**Required actions**
A) Reproduce the stretch of the interview from "Gil Shwed, Chairman" through "a great business.", swapping "live audience" for "in-person audience".
B) Answer from the interview:
(i) How many attendees were in the audience?
(ii) Since what year has Tom Mendoza been President of Network Appliance?
(iii) What yearly figure does Gil Shwed say Check Point is getting close to?
*** Text ***
Tom Mendoza, President Network Appliance

Gil Shwed, Chairman & CEO
Check Point Software Technologies




In October 2005, VP and Gartner Fellow Michael Maoz and Gartner GVP Joel Wecksell conducted an interview with Check Point Software Technologies Chairman and CEO, Gil Shwed, and Tom Mendoza, President of Network Appliance, in front of a live audience of 650+ attendees at a Gartner conference in Tel Aviv, Israel. The topic was leadership and scaling a great idea into a great business.

Check Point , (Stock symbol: CHKP) is recognized worldwide as an innovator in securing the internet with its enterprise firewall and other products, and the CEO and founder, Gil Shwed, invented and patented key pieces of the technologies.

Network Appliance, or NetApp, (Stock symbol: NTAP) is a world leader in enterprise storage solutions. Tom Mendoza has been a critical part of the company's success, and since 2000 is also the President of the company.


Our interview with Gil Shwed & Tom Mendoza took place in October 2005.



Michael Maoz:


Gil and Tom, thank you for participating and helping us with the Mastermind. Our Mastermind discussion topic today is how to take ideas and create big companies. How do you take great ideas, incubate them, and grow the company? We'd like to start by asking you to take two minutes to describe your companies and some recent history.

Gil Shwed:


We started the company about 12 years ago, focusing on the field of Internet security, and we've been able to grow very nicely over the past 12 years. We are now getting close to about $600 million a year. One of the main challenges we have at Check Point is trying to build a global company that is very proud of being an Israeli company. We want to create new products here, while we incorporate ideas from, and work with, a global team of people. We have invested a lot in building that culture for the company, in building the right business processes, a culture for everybody at Check Point around the world — on the one hand learning from each country, from each culture that we have in the company, and on the other hand creating a single culture.

Tom Mendoza:


NetApp is a 13-year-old company, and I've been there for 11 of them. When we came into the data management business, our thought process was, "How will businesses store all of the new information generated on the Internet in a cost-effective way?" We focused on the new high-technology and Internet companies up until 2000, as large enterprise businesses were slower to look outside of their own businesses for solutions. Once the recession happened, though, we had to reorient our company away from high tech and toward two opportunities: the enterprise and abandonment of an engineering-only focus, which meant changing processes and changing our sales teams — it was a real test of our culture. Through all of the shift, we were still voted one the top 50 companies to work for in America, three years in a row. In the past three years, we've doubled sales and moved successfully to new markets.
*** End of Text ***
*** Material provided ***
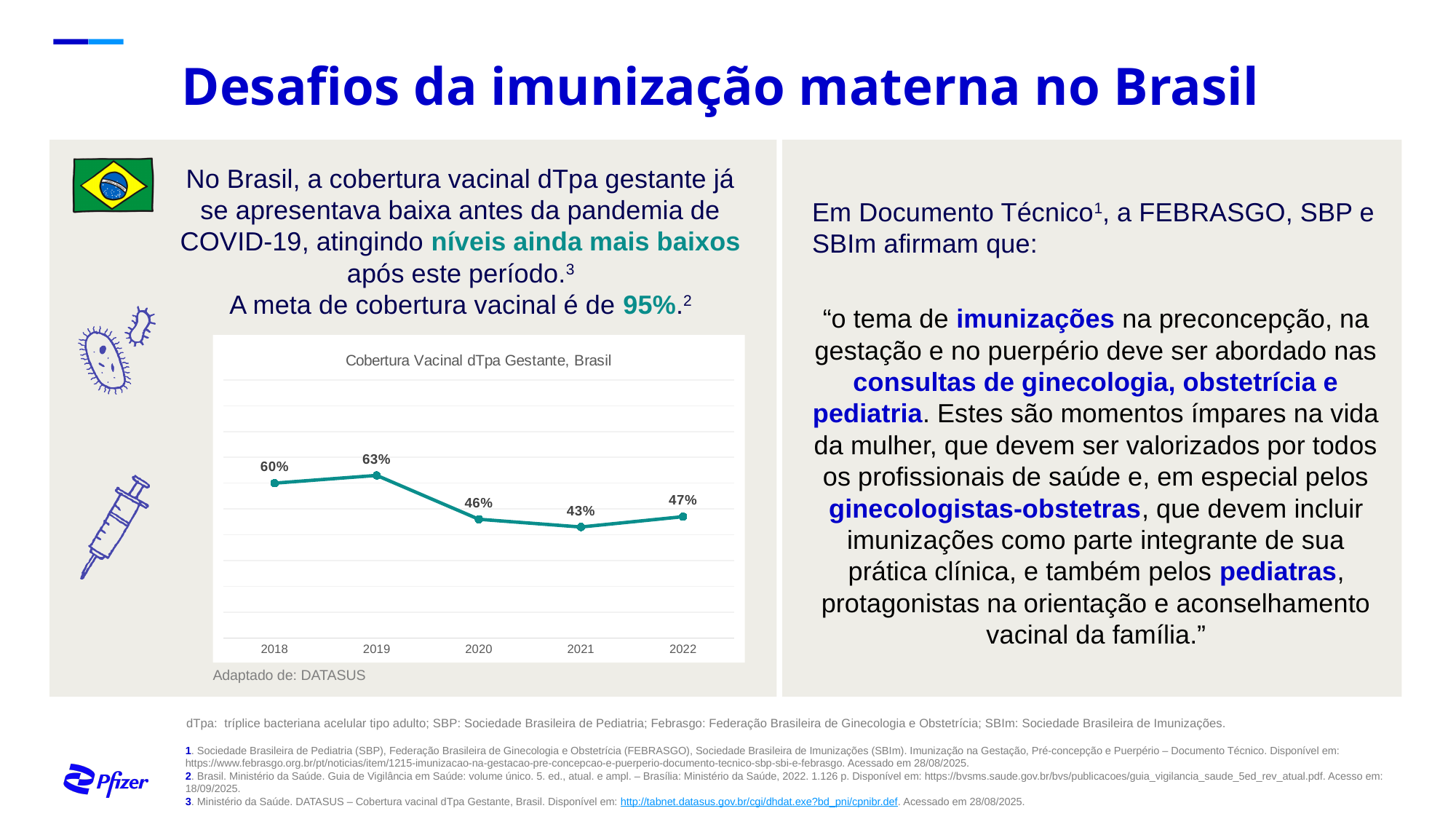
Which year had the highest vaccination coverage? 2019 What is the title of the chart? Cobertura Vacinal dTpa Gestante, Brasil What was the dTpa vaccination coverage in 2022? 47% Did vaccination coverage rise or fall from 2019 to 2021? fall How many years are plotted on the chart? 5 What type of chart is shown on the slide? line chart What is the source noted below the chart? Adaptado de: DATASUS Which year had higher coverage, 2020 or 2022? 2022 What was the dTpa vaccination coverage in 2021? 43% What was the dTpa vaccination coverage in 2018? 60% What is the difference in coverage between 2019 and 2021? 20% Which year had the lowest vaccination coverage? 2021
*** End of Material provided ***
**List of solutions**
A)
Gil Shwed, Chairman & CEO
Check Point Software Technologies




In October 2005, VP and Gartner Fellow Michael Maoz and Gartner GVP Joel Wecksell conducted an interview with Check Point Software Technologies Chairman and CEO, Gil Shwed, and Tom Mendoza, President of Network Appliance, in front of a in-person audience of 650+ attendees at a Gartner conference in Tel Aviv, Israel. The topic was leadership and scaling a great idea into a great business.

B)
(i) 650+
(ii) 2000
(iii) About $600 million a year